The plaintiffs are therefore seeking orders of the Court to declare the Nigerian government responsible for acts of gender discrimination and violence against women. Moreover, they want the Court to order the Nigerian government to carry out enlightenment and training programmes on laws on violence against women targeted at its agents and the general public as well as establish special tribunals for cases of violence against women.

The plaintiffs are equally demanding compensation in the sum of 100 million Naira.

Counsel to the Nigerian government, Mr. T.D. Agbe had in the government’s defence submitted that none of the plaintiffs was arrested or detained by agents of the defendant as claimed by the plaintiffs, and that the first plaintiff Chioma Njemanze was under the guise of advocating human rights of women, actually attempting to legalise prostitution in violation of/contrary to the laws of Nigeria.
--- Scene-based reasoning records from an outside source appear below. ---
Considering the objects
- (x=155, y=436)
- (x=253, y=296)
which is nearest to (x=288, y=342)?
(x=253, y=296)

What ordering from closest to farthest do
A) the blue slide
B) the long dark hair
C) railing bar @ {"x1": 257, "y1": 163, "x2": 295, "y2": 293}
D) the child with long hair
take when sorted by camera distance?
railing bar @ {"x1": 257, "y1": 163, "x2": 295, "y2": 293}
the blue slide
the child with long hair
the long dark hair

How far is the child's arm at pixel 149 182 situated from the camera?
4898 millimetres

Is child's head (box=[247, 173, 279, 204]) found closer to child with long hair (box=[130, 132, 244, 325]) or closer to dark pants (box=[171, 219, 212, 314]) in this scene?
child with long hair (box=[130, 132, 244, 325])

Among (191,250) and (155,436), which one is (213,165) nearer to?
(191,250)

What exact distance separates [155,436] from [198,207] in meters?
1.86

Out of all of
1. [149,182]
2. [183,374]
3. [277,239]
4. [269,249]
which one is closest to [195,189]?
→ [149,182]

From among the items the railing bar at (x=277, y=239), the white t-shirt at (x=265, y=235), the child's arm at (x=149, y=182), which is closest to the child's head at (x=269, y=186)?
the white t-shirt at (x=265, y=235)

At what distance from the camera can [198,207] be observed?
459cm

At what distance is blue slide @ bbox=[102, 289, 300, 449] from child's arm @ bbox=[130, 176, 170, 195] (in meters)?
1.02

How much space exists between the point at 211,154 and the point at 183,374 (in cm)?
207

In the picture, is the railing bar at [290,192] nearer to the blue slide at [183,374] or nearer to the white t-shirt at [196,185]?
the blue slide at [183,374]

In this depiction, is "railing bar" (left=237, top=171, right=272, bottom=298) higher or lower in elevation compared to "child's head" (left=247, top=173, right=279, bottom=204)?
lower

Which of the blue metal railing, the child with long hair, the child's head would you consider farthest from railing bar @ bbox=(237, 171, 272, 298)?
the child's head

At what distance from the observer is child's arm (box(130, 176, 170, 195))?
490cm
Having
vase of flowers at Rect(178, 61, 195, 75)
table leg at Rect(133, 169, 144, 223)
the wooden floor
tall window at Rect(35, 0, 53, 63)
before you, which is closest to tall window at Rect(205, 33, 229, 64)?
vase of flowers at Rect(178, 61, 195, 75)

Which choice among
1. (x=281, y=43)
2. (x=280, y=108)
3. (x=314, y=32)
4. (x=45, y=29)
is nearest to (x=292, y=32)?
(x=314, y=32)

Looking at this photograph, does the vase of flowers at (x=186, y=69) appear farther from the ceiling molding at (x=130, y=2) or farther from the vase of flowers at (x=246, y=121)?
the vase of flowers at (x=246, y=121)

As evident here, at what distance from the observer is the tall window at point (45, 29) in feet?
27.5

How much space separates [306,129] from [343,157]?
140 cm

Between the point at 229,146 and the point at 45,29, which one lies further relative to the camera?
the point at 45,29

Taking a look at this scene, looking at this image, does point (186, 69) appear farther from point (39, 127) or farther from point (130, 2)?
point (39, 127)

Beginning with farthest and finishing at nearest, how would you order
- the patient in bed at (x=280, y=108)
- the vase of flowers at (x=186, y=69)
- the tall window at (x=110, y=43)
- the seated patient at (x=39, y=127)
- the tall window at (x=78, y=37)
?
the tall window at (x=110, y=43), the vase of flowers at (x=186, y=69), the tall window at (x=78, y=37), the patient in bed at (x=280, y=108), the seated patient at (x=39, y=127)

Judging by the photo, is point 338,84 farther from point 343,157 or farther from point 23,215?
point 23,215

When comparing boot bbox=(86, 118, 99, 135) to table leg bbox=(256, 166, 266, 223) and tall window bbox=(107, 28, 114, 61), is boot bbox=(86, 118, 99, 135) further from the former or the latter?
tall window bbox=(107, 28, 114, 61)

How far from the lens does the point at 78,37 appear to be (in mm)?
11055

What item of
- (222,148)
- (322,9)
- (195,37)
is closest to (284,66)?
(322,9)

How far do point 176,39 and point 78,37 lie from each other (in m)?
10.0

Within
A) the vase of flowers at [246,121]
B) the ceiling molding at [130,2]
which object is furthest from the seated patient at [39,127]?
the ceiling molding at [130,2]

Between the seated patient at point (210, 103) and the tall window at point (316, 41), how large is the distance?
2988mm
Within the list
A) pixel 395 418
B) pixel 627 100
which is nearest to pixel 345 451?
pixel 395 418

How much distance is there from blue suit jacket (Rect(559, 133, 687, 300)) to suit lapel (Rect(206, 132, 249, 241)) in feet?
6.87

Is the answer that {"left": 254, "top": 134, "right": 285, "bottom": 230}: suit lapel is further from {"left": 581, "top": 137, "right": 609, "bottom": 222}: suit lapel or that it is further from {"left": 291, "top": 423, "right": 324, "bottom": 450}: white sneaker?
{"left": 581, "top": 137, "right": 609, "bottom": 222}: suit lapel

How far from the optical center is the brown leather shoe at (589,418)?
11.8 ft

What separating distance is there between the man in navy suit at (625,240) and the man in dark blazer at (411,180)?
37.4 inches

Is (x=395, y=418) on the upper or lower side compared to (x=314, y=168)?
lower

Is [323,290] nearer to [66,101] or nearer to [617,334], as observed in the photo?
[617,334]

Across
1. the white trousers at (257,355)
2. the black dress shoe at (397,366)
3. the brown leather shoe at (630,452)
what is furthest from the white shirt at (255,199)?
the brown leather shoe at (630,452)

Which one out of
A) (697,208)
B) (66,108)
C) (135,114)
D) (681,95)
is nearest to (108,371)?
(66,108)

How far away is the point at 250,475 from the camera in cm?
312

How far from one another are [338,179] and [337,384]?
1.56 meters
The counsel equally argued that the alleged incident of violation by the 2nd plaintiff occurred over 3 years before date of filing of the application and consequently urged the Court to declare it as statute-barred and inadmissible.

In another case ECW/CCJ/APP/20/15, the plaintiffs - Nosa Ehanire Osaghae, Jonah Gbemre, Peter Aiko Obobaifo and Daniel Ikponmwosa are suing the Federal Republic of Nigeria alleging the violation of their fundamental human rights as well as those of the people of the Niger Delta region of Nigeria.

In the initiating application filed on 1st June 2015 by counsel to the plaintiff, Mrs. Sophia Okoedion, the plaintiffs claimed that they are victims of serious health hazards as a result of the severe environmental degradation and pollution from oil spillage by agents and companies licensed by the defendant to explore and mine crude oil found in the region. 

They are seeking, amongst other things,  orders of the Court declaring that arbitrary allocation of oil blocs to non indigenous private individuals and companies is an act of disregard for the indigenes; that all allocations should be suspended pending the determination of this case and the payment of $30 billion for the immediate clean-up of the environment.

In its reply, the defendants averred that the plaintiffs lacked locus standi to bring such matter before the Court and that a suit with the same subject-matter had been adjudicated by the same Court. Counsel to the defendant, Mr. T.D. Agbe therefore urged the Court to dismiss the case for lack of merit.